The clocks are still taking turn in their clicking, and this tea is still new to me. It’s still a little before 8 and I don’t feel as bad keying my laptop because the sleeping astronaut has already showered and shut the hydraulic front door by letting it free as opposed to ensuring it made no sound by closing it closely, at miniature speeds. This is what I do until someone else does it first. I’d feel like I had too much control and indifference to other people’s resting. Don’t get me wrong, I’m not calling the astronaut cocky, I would just feel like an extremely pompous guest had I had been the one to loosely release this hydraulic door first. I even felt bad when the timed coffee maker turned on at 7:22 again, because the astronaut was sleeping, again, in the living room on the pullout. I think he thought it was me who did this and woke him up. He pours himself a glass of Brita’d water, shuts the fridge, sips, breaths, sips, sets the cup down, and turns on the television after struggling to find the remote control, so he lets Ben in, and himself out. I feel a little like a bystander, a wallflower, watching him fold blankets and tame the dog like this. Ever since yesterday afternoon, I could tell that he’d make an amazing father, one like he currently has. Maybe he will change his name too, or maybe he already has. Look at him sweeping and shooing the puppy dog and folding in the couch. Very reliable, this astronaut. Very responsible.
The daughter enters and questions the broom and dustbin, asks if the son would like to finish sweeping, and he apologizes that it was in her way. She goes to the ladies room. The father enters. In under ten minutes, this area has updated from motionless to active, very. Ben wiggles and stomps and walks under the astronaut’s limp, hanging hand to receive a subconscious pet. A sport’s program comes on the TV, and allegedly, a man named Steve McNair has died at the age of 36, the Tennessee Titans’ quarterback, number 9. The father farts.

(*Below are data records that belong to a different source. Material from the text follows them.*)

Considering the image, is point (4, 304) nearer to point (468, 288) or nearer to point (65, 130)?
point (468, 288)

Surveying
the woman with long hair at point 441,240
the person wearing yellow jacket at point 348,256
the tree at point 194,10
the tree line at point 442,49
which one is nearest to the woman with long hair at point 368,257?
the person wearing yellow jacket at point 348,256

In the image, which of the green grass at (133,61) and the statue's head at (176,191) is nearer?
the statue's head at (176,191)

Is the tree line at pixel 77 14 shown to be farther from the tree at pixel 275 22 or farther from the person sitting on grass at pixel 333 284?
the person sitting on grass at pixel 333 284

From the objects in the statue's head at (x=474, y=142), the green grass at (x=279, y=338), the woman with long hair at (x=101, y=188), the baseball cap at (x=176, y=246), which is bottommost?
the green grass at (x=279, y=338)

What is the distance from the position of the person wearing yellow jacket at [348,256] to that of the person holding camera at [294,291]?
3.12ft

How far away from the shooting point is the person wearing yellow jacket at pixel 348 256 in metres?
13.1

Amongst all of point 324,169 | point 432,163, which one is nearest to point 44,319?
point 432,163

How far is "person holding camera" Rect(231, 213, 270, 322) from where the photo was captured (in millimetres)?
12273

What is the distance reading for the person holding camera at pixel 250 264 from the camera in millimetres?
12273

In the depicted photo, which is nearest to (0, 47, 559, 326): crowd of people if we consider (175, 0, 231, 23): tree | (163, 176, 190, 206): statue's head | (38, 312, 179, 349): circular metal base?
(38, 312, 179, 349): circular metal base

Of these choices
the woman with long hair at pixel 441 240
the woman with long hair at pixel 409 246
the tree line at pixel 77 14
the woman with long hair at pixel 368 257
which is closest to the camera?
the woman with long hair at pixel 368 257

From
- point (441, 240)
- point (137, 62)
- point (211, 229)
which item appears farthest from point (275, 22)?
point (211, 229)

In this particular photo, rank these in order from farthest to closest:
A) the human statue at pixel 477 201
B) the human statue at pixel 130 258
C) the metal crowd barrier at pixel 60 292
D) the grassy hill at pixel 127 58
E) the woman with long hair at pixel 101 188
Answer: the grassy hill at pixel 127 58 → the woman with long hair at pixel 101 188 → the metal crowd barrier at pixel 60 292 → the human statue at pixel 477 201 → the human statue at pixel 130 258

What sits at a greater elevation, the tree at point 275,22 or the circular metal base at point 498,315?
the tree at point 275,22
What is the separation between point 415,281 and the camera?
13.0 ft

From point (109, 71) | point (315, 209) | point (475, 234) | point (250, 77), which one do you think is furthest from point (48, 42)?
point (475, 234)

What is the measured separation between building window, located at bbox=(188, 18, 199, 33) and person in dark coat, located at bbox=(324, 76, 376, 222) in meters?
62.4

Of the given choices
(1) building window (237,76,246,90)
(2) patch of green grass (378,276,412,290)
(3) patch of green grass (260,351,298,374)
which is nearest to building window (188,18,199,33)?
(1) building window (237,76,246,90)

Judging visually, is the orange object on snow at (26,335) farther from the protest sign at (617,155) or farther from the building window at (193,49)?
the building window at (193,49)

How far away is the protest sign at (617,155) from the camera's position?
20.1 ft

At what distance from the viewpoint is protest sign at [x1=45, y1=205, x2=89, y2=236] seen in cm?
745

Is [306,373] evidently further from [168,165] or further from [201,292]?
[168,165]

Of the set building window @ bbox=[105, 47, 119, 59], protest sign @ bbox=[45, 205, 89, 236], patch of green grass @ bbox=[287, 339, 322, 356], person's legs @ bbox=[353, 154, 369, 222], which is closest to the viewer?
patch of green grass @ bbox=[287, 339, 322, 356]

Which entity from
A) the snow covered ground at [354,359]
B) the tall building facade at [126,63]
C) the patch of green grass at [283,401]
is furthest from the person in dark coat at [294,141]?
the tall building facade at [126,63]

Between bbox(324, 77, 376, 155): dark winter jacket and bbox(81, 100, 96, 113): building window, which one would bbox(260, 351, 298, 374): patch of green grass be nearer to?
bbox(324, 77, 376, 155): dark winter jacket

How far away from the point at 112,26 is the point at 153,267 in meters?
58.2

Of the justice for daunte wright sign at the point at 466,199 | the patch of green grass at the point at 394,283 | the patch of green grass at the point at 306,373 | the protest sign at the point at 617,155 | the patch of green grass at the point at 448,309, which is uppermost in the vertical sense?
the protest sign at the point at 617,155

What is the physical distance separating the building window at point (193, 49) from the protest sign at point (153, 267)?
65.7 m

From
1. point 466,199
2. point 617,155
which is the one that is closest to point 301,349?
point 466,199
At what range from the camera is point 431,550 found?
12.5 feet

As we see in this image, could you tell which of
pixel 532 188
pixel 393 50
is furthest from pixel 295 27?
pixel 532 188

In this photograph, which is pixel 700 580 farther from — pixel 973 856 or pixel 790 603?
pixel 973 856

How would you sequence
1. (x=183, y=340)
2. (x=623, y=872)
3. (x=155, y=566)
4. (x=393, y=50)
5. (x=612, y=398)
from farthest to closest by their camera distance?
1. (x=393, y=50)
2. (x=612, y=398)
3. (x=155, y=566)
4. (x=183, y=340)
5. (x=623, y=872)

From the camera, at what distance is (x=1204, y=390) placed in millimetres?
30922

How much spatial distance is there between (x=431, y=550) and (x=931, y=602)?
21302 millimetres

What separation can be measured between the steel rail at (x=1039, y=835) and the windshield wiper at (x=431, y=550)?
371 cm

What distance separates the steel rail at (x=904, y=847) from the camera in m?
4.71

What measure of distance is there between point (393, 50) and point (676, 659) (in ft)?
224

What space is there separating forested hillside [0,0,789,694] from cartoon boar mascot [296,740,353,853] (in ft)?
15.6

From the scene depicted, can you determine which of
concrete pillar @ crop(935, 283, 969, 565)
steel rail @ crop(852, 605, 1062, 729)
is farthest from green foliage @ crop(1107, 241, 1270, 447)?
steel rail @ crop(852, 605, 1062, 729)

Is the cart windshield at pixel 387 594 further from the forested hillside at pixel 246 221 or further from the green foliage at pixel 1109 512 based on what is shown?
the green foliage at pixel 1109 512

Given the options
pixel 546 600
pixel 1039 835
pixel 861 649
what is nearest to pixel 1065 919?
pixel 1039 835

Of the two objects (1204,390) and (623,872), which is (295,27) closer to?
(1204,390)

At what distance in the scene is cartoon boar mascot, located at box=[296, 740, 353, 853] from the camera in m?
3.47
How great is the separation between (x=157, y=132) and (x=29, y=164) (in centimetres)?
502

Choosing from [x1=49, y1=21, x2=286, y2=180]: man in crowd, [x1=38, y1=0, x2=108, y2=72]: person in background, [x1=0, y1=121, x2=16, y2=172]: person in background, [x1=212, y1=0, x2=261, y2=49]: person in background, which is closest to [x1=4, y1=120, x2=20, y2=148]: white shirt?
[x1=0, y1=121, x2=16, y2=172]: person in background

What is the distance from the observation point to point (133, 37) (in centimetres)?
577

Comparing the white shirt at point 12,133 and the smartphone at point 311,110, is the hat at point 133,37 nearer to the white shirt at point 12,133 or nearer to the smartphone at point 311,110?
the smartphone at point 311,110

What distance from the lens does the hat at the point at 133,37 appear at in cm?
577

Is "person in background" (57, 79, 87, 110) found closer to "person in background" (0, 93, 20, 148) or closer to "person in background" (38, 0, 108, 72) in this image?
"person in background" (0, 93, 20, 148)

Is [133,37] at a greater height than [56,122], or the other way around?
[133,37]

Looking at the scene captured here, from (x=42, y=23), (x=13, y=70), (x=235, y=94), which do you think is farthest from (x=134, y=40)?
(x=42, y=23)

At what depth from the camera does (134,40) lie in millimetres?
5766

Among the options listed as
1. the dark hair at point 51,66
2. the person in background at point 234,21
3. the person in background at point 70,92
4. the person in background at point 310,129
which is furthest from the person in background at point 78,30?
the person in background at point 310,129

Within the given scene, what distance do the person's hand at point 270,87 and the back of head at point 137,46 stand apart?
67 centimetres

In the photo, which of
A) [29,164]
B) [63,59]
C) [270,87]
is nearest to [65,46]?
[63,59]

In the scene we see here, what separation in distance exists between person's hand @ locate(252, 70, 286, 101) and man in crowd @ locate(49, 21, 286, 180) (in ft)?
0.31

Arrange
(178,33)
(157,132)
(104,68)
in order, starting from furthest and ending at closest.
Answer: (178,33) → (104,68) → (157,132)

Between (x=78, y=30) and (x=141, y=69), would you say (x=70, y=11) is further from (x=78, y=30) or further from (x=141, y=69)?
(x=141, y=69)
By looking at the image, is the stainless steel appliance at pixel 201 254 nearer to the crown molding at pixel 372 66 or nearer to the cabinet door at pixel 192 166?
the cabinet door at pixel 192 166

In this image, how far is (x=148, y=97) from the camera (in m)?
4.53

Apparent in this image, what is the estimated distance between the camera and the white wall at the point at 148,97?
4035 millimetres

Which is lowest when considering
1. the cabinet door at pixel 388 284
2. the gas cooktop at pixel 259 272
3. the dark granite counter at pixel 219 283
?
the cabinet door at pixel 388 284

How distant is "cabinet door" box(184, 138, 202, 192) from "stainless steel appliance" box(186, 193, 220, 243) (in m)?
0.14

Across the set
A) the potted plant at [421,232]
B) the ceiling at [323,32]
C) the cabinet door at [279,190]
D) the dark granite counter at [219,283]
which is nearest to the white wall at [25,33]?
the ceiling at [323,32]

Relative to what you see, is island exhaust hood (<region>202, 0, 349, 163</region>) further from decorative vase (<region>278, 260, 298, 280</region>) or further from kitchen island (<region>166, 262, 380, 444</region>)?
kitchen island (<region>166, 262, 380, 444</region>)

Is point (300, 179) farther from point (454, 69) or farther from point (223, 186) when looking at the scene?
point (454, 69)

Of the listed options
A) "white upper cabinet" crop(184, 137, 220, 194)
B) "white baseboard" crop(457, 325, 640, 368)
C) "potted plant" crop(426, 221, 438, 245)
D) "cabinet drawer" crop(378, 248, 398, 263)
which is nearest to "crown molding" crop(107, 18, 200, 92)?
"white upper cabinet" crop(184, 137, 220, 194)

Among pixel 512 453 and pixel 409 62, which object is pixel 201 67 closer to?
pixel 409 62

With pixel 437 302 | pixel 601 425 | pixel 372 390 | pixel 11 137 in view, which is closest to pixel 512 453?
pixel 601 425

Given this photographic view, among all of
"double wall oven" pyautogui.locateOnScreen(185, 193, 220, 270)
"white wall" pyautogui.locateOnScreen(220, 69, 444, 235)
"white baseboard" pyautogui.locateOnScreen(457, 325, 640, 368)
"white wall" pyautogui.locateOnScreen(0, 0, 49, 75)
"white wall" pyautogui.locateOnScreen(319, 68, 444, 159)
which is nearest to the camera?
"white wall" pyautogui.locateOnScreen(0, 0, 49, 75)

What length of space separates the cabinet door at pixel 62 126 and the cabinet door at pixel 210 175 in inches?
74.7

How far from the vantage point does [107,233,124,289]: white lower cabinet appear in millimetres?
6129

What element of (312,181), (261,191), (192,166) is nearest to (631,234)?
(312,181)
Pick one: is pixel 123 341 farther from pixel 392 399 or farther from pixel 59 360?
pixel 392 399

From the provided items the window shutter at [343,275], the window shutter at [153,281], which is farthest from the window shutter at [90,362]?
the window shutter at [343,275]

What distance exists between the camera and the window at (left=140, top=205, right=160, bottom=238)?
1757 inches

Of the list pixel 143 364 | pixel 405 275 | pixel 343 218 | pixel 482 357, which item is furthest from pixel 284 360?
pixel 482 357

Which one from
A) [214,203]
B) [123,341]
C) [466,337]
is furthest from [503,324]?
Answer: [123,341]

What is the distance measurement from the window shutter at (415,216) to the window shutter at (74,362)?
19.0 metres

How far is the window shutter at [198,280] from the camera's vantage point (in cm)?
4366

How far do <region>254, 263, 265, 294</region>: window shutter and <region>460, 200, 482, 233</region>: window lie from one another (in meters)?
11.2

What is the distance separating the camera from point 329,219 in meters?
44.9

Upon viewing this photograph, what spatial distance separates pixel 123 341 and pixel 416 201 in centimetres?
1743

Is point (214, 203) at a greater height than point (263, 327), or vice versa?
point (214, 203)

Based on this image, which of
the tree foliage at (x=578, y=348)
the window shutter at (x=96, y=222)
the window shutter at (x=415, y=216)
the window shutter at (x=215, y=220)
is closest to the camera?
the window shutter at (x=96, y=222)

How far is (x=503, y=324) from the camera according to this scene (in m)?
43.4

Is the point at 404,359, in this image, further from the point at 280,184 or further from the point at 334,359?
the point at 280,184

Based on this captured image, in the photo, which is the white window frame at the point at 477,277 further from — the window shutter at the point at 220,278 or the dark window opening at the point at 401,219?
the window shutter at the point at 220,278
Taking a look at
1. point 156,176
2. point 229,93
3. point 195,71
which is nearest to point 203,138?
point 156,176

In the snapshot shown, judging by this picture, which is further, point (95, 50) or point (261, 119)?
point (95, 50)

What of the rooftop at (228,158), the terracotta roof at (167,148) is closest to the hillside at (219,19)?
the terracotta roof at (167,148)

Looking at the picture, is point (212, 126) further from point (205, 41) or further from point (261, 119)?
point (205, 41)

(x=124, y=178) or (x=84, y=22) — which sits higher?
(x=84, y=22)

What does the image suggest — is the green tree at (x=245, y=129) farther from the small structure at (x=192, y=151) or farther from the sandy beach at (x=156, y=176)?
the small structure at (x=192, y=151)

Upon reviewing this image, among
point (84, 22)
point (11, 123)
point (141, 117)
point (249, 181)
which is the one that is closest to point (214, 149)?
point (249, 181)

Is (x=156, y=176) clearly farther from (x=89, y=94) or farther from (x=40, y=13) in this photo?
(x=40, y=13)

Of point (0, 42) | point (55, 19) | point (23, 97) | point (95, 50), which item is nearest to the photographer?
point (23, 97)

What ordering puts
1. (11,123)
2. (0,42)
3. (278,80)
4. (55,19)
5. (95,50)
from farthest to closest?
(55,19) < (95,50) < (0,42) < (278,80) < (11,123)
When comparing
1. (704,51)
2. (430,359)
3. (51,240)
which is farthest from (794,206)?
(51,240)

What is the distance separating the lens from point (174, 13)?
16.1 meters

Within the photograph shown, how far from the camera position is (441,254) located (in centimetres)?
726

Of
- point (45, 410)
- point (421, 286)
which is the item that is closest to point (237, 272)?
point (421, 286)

The daughter realizes that she’s been coming to this cottage before she had her first birthday, longer than she’s been at her own house. I sit in wonder, trying to choose a spot somewhat like hers, a spot that I've been forever going and coming to and from, a place that feels like that friend you see every year, turned every other year, but still manage to laugh your asses off with throughout the early hours, about things you laughed about when you were ten. Your humour matures, as well as your bodies, but you still insist on sleeping in the same bed, despite both your parents requests, because you may accidentally conceive a baby, right? Kids...
(More) Pretty things.
I am now diagonal along one of the beds in the trailer, all alone. The lighting and overall personality of this trailer at this time is simply indescribable, so I will make and include a video of a couple passing seconds. I feel a sun burn forming on the surface, and then some of my skin. I feel chapped and cracky. There are drying t-shirts and towels and shorts and bathing suits hanging on the banister from previous mischievous adventures down by the bay where the watermelon grows. The smoke of the happy barbecue passes my view, in between the banister and the minutely unzipped window of this trailer, and it smells like Gods and Goddesses and the most perfect memory you can think of injected up my nose, passing through my canals, making my brain insane.